Exercise aim
The full set of entries below should be transcribed exactly.

▬▬▬

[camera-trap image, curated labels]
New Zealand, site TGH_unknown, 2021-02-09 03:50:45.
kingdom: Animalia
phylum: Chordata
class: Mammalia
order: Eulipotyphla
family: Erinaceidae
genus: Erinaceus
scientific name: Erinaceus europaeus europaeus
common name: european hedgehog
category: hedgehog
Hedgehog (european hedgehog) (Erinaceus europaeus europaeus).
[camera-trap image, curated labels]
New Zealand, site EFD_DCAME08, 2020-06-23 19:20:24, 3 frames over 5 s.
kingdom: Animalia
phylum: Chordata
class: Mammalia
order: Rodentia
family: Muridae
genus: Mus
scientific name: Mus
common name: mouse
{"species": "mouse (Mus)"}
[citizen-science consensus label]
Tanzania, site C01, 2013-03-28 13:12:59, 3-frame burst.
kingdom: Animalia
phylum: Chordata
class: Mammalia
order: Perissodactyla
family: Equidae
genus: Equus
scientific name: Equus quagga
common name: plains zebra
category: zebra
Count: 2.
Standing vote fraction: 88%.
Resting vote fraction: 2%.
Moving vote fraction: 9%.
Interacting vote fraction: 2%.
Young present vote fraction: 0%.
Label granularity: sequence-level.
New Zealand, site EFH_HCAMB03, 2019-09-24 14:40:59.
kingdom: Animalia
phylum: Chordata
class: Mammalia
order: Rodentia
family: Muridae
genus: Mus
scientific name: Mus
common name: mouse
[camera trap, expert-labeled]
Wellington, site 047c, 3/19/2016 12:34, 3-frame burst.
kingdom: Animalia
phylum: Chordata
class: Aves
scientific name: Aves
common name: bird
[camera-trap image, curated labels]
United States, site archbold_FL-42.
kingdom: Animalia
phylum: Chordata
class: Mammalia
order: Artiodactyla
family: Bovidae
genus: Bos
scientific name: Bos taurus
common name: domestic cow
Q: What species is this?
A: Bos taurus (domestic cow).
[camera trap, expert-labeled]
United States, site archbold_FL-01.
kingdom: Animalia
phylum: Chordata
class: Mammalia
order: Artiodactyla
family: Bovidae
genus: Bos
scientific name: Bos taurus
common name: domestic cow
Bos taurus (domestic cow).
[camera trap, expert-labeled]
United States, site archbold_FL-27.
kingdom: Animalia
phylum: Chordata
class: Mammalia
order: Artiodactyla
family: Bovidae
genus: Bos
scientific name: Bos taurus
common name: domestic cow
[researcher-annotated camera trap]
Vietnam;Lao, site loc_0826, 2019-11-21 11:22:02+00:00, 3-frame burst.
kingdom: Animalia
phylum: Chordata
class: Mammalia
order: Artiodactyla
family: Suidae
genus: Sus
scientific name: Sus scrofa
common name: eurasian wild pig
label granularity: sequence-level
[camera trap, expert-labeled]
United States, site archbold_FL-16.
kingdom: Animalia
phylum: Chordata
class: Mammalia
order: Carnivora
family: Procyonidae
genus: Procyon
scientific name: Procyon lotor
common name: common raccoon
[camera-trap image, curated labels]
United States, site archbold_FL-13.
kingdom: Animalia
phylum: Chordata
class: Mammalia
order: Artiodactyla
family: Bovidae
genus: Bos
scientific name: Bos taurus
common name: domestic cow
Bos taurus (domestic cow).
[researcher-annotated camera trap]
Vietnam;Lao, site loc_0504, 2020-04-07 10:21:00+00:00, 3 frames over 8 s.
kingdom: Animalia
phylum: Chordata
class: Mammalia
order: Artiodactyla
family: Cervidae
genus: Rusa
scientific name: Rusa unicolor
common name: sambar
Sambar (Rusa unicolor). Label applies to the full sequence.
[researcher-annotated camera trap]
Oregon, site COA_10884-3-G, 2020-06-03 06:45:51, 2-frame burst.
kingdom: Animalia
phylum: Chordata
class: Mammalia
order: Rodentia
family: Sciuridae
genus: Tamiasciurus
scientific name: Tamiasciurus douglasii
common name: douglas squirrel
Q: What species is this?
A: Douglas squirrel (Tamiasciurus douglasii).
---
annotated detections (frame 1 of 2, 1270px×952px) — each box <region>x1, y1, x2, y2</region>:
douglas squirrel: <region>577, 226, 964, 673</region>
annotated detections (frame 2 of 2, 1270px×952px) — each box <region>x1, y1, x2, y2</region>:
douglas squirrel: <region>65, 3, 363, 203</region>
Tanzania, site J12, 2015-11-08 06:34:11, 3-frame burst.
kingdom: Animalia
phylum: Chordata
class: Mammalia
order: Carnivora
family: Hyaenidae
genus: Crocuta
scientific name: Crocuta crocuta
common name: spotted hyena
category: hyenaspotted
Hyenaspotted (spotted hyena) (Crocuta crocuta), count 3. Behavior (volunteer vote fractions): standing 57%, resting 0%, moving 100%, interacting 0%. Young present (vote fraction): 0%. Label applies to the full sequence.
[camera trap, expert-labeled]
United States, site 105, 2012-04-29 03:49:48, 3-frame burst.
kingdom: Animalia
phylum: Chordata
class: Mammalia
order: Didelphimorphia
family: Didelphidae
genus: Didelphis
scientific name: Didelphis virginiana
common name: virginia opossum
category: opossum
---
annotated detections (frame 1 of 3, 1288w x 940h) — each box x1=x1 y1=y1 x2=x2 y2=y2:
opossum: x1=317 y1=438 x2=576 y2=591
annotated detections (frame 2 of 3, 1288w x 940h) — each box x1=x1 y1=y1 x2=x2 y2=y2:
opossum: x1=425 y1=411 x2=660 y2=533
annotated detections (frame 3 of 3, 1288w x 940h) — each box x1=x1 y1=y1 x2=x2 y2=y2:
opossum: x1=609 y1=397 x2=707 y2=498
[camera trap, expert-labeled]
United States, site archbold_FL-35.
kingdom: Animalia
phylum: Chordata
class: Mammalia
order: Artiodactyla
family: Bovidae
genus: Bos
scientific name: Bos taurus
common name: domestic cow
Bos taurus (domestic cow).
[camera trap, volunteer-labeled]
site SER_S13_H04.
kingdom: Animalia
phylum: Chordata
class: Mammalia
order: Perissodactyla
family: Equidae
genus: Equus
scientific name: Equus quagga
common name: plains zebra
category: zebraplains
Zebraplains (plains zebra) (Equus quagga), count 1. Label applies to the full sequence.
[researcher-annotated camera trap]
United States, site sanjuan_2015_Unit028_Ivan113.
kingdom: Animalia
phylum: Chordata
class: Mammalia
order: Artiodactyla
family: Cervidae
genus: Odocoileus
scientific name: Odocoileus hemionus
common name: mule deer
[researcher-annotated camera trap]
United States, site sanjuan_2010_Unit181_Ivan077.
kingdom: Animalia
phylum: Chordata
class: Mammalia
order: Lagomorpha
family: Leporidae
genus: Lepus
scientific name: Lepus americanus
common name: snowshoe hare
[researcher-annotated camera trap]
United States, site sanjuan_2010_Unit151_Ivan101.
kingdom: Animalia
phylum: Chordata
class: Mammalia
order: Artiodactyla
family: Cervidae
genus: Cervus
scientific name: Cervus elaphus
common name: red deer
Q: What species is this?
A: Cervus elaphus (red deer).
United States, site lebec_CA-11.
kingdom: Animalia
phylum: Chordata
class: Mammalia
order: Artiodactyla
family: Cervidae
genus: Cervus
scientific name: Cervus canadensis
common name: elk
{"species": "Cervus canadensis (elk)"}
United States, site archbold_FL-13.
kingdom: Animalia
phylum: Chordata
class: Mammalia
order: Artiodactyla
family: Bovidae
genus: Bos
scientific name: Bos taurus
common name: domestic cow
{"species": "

▬▬▬

Reply
[camera-trap image, curated labels]
New Zealand, site TGH_unknown, 2021-02-09 03:50:45.
kingdom: Animalia
phylum: Chordata
class: Mammalia
order: Eulipotyphla
family: Erinaceidae
genus: Erinaceus
scientific name: Erinaceus europaeus europaeus
common name: european hedgehog
category: hedgehog
Hedgehog (european hedgehog) (Erinaceus europaeus europaeus).
[camera-trap image, curated labels]
New Zealand, site EFD_DCAME08, 2020-06-23 19:20:24, 3 frames over 5 s.
kingdom: Animalia
phylum: Chordata
class: Mammalia
order: Rodentia
family: Muridae
genus: Mus
scientific name: Mus
common name: mouse
{"species": "mouse (Mus)"}
[citizen-science consensus label]
Tanzania, site C01, 2013-03-28 13:12:59, 3-frame burst.
kingdom: Animalia
phylum: Chordata
class: Mammalia
order: Perissodactyla
family: Equidae
genus: Equus
scientific name: Equus quagga
common name: plains zebra
category: zebra
Count: 2.
Standing vote fraction: 88%.
Resting vote fraction: 2%.
Moving vote fraction: 9%.
Interacting vote fraction: 2%.
Young present vote fraction: 0%.
Label granularity: sequence-level.
New Zealand, site EFH_HCAMB03, 2019-09-24 14:40:59.
kingdom: Animalia
phylum: Chordata
class: Mammalia
order: Rodentia
family: Muridae
genus: Mus
scientific name: Mus
common name: mouse
[camera trap, expert-labeled]
Wellington, site 047c, 3/19/2016 12:34, 3-frame burst.
kingdom: Animalia
phylum: Chordata
class: Aves
scientific name: Aves
common name: bird
[camera-trap image, curated labels]
United States, site archbold_FL-42.
kingdom: Animalia
phylum: Chordata
class: Mammalia
order: Artiodactyla
family: Bovidae
genus: Bos
scientific name: Bos taurus
common name: domestic cow
Q: What species is this?
A: Bos taurus (domestic cow).
[camera trap, expert-labeled]
United States, site archbold_FL-01.
kingdom: Animalia
phylum: Chordata
class: Mammalia
order: Artiodactyla
family: Bovidae
genus: Bos
scientific name: Bos taurus
common name: domestic cow
Bos taurus (domestic cow).
[camera trap, expert-labeled]
United States, site archbold_FL-27.
kingdom: Animalia
phylum: Chordata
class: Mammalia
order: Artiodactyla
family: Bovidae
genus: Bos
scientific name: Bos taurus
common name: domestic cow
[researcher-annotated camera trap]
Vietnam;Lao, site loc_0826, 2019-11-21 11:22:02+00:00, 3-frame burst.
kingdom: Animalia
phylum: Chordata
class: Mammalia
order: Artiodactyla
family: Suidae
genus: Sus
scientific name: Sus scrofa
common name: eurasian wild pig
label granularity: sequence-level
[camera trap, expert-labeled]
United States, site archbold_FL-16.
kingdom: Animalia
phylum: Chordata
class: Mammalia
order: Carnivora
family: Procyonidae
genus: Procyon
scientific name: Procyon lotor
common name: common raccoon
[camera-trap image, curated labels]
United States, site archbold_FL-13.
kingdom: Animalia
phylum: Chordata
class: Mammalia
order: Artiodactyla
family: Bovidae
genus: Bos
scientific name: Bos taurus
common name: domestic cow
Bos taurus (domestic cow).
[researcher-annotated camera trap]
Vietnam;Lao, site loc_0504, 2020-04-07 10:21:00+00:00, 3 frames over 8 s.
kingdom: Animalia
phylum: Chordata
class: Mammalia
order: Artiodactyla
family: Cervidae
genus: Rusa
scientific name: Rusa unicolor
common name: sambar
Sambar (Rusa unicolor). Label applies to the full sequence.
[researcher-annotated camera trap]
Oregon, site COA_10884-3-G, 2020-06-03 06:45:51, 2-frame burst.
kingdom: Animalia
phylum: Chordata
class: Mammalia
order: Rodentia
family: Sciuridae
genus: Tamiasciurus
scientific name: Tamiasciurus douglasii
common name: douglas squirrel
Q: What species is this?
A: Douglas squirrel (Tamiasciurus douglasii).
---
annotated detections (frame 1 of 2, 1270px×952px) — each box <region>x1, y1, x2, y2</region>:
douglas squirrel: <region>577, 226, 964, 673</region>
annotated detections (frame 2 of 2, 1270px×952px) — each box <region>x1, y1, x2, y2</region>:
douglas squirrel: <region>65, 3, 363, 203</region>
Tanzania, site J12, 2015-11-08 06:34:11, 3-frame burst.
kingdom: Animalia
phylum: Chordata
class: Mammalia
order: Carnivora
family: Hyaenidae
genus: Crocuta
scientific name: Crocuta crocuta
common name: spotted hyena
category: hyenaspotted
Hyenaspotted (spotted hyena) (Crocuta crocuta), count 3. Behavior (volunteer vote fractions): standing 57%, resting 0%, moving 100%, interacting 0%. Young present (vote fraction): 0%. Label applies to the full sequence.
[camera trap, expert-labeled]
United States, site 105, 2012-04-29 03:49:48, 3-frame burst.
kingdom: Animalia
phylum: Chordata
class: Mammalia
order: Didelphimorphia
family: Didelphidae
genus: Didelphis
scientific name: Didelphis virginiana
common name: virginia opossum
category: opossum
---
annotated detections (frame 1 of 3, 1288w x 940h) — each box x1=x1 y1=y1 x2=x2 y2=y2:
opossum: x1=317 y1=438 x2=576 y2=591
annotated detections (frame 2 of 3, 1288w x 940h) — each box x1=x1 y1=y1 x2=x2 y2=y2:
opossum: x1=425 y1=411 x2=660 y2=533
annotated detections (frame 3 of 3, 1288w x 940h) — each box x1=x1 y1=y1 x2=x2 y2=y2:
opossum: x1=609 y1=397 x2=707 y2=498
[camera trap, expert-labeled]
United States, site archbold_FL-35.
kingdom: Animalia
phylum: Chordata
class: Mammalia
order: Artiodactyla
family: Bovidae
genus: Bos
scientific name: Bos taurus
common name: domestic cow
Bos taurus (domestic cow).
[camera trap, volunteer-labeled]
site SER_S13_H04.
kingdom: Animalia
phylum: Chordata
class: Mammalia
order: Perissodactyla
family: Equidae
genus: Equus
scientific name: Equus quagga
common name: plains zebra
category: zebraplains
Zebraplains (plains zebra) (Equus quagga), count 1. Label applies to the full sequence.
[researcher-annotated camera trap]
United States, site sanjuan_2015_Unit028_Ivan113.
kingdom: Animalia
phylum: Chordata
class: Mammalia
order: Artiodactyla
family: Cervidae
genus: Odocoileus
scientific name: Odocoileus hemionus
common name: mule deer
[researcher-annotated camera trap]
United States, site sanjuan_2010_Unit181_Ivan077.
kingdom: Animalia
phylum: Chordata
class: Mammalia
order: Lagomorpha
family: Leporidae
genus: Lepus
scientific name: Lepus americanus
common name: snowshoe hare
[researcher-annotated camera trap]
United States, site sanjuan_2010_Unit151_Ivan101.
kingdom: Animalia
phylum: Chordata
class: Mammalia
order: Artiodactyla
family: Cervidae
genus: Cervus
scientific name: Cervus elaphus
common name: red deer
Q: What species is this?
A: Cervus elaphus (red deer).
United States, site lebec_CA-11.
kingdom: Animalia
phylum: Chordata
class: Mammalia
order: Artiodactyla
family: Cervidae
genus: Cervus
scientific name: Cervus canadensis
common name: elk
{"species": "Cervus canadensis (elk)"}
United States, site archbold_FL-13.
kingdom: Animalia
phylum: Chordata
class: Mammalia
order: Artiodactyla
family: Bovidae
genus: Bos
scientific name: Bos taurus
common name: domestic cow
{"species": "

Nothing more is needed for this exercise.